WHAT NEEDS TO BE DONE — What follows is a listing. Return every line of it exactly.

[START]

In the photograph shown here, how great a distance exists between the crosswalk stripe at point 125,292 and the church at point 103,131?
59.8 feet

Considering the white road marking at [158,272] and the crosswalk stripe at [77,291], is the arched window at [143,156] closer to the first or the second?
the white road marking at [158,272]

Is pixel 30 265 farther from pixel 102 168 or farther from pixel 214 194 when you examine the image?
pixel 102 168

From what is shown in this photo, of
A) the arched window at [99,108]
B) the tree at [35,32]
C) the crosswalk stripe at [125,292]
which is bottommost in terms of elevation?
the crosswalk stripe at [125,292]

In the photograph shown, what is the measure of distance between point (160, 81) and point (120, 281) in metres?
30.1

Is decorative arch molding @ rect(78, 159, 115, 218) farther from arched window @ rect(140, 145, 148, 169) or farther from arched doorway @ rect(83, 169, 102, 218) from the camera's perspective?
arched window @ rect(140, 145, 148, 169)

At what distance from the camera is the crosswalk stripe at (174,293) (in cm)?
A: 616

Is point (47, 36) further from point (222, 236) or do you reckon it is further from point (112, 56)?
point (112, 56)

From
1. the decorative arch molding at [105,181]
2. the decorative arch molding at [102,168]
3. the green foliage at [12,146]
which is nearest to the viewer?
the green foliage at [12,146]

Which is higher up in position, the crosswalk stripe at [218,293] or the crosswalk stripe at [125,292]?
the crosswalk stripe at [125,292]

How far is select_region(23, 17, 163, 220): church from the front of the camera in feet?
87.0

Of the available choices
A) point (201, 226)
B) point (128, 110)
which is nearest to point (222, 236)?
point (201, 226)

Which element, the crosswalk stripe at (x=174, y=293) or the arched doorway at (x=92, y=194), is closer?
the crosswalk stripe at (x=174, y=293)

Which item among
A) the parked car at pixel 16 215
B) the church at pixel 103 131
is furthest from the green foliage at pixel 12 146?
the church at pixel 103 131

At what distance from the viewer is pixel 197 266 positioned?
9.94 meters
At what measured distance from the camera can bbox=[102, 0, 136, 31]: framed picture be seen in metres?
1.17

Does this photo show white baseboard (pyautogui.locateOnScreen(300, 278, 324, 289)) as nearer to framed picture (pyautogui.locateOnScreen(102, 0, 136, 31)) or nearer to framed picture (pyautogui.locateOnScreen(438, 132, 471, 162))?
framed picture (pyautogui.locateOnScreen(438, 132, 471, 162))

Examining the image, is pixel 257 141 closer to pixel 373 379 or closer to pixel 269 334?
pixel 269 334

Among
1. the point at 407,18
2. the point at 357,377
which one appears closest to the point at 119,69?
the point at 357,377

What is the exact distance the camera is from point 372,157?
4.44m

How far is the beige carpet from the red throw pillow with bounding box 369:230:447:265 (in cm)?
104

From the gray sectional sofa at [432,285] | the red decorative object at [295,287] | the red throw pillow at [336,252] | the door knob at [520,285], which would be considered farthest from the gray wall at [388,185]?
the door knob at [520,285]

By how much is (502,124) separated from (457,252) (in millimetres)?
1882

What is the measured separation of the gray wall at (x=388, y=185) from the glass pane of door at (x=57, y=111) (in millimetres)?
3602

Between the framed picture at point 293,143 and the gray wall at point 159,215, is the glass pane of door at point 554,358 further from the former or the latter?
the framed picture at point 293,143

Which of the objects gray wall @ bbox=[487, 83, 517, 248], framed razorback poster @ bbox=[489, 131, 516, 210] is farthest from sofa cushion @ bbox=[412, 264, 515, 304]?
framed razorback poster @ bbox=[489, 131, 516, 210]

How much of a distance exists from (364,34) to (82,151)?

[END]

THE RESPONSE —
In the photograph shown here, how great a distance exists between the crosswalk stripe at point 125,292 and the church at point 103,131?
59.8 feet

Considering the white road marking at [158,272] and the crosswalk stripe at [77,291], is the arched window at [143,156] closer to the first or the second?
the white road marking at [158,272]

Is pixel 30 265 farther from pixel 102 168 or farther from pixel 214 194 when you examine the image?
pixel 102 168

From what is shown in this photo, of
A) the arched window at [99,108]
B) the tree at [35,32]
C) the crosswalk stripe at [125,292]
which is bottommost in terms of elevation?
the crosswalk stripe at [125,292]

In the photograph shown, what is the measure of distance between point (160, 81) and point (120, 281) in metres?
30.1

Is decorative arch molding @ rect(78, 159, 115, 218) farther from arched window @ rect(140, 145, 148, 169) or farther from arched doorway @ rect(83, 169, 102, 218) from the camera's perspective?
arched window @ rect(140, 145, 148, 169)

At what distance from the camera is the crosswalk stripe at (174,293) (in cm)?
A: 616

Is point (47, 36) further from point (222, 236) or do you reckon it is further from point (112, 56)?
point (112, 56)

From
1. the decorative arch molding at [105,181]
2. the decorative arch molding at [102,168]
3. the green foliage at [12,146]
which is nearest to the viewer?
the green foliage at [12,146]

Which is higher up in position, the crosswalk stripe at [218,293] or the crosswalk stripe at [125,292]?
the crosswalk stripe at [125,292]

How far is select_region(23, 17, 163, 220): church from the front of the camera in feet?
87.0

Of the available choices
A) point (201, 226)
B) point (128, 110)
which is nearest to point (222, 236)?
point (201, 226)

Which element, the crosswalk stripe at (x=174, y=293) or the arched doorway at (x=92, y=194), is closer?
the crosswalk stripe at (x=174, y=293)

Which item among
A) the parked car at pixel 16 215
B) the church at pixel 103 131
is furthest from the green foliage at pixel 12 146?
the church at pixel 103 131

At what distance from the viewer is pixel 197 266 positioned?
9.94 meters
At what measured distance from the camera can bbox=[102, 0, 136, 31]: framed picture be seen in metres?
1.17

Does this photo show white baseboard (pyautogui.locateOnScreen(300, 278, 324, 289)) as nearer to framed picture (pyautogui.locateOnScreen(102, 0, 136, 31)) or nearer to framed picture (pyautogui.locateOnScreen(438, 132, 471, 162))?
framed picture (pyautogui.locateOnScreen(438, 132, 471, 162))

Examining the image, is pixel 257 141 closer to pixel 373 379 or closer to pixel 269 334?
pixel 269 334

Among
1. the point at 407,18
2. the point at 357,377
which one appears closest to the point at 119,69?
the point at 357,377

What is the exact distance the camera is from point 372,157?
4.44m

How far is the beige carpet from the red throw pillow with bounding box 369:230:447:265 (in cm)?
104

From the gray sectional sofa at [432,285] | the red decorative object at [295,287] | the red throw pillow at [336,252] | the door knob at [520,285], which would be considered farthest from the gray wall at [388,185]?
the door knob at [520,285]

By how much is (502,124) separated from (457,252) (in millimetres)?
1882

What is the measured separation of the gray wall at (x=388, y=185) from the glass pane of door at (x=57, y=111) (in millimetres)?
3602

Between the framed picture at point 293,143 and the gray wall at point 159,215, is the glass pane of door at point 554,358 further from the former or the latter?
the framed picture at point 293,143

Which of the objects gray wall @ bbox=[487, 83, 517, 248], framed razorback poster @ bbox=[489, 131, 516, 210] is farthest from sofa cushion @ bbox=[412, 264, 515, 304]?
framed razorback poster @ bbox=[489, 131, 516, 210]

How much of a distance exists from (364,34) to (82,151)?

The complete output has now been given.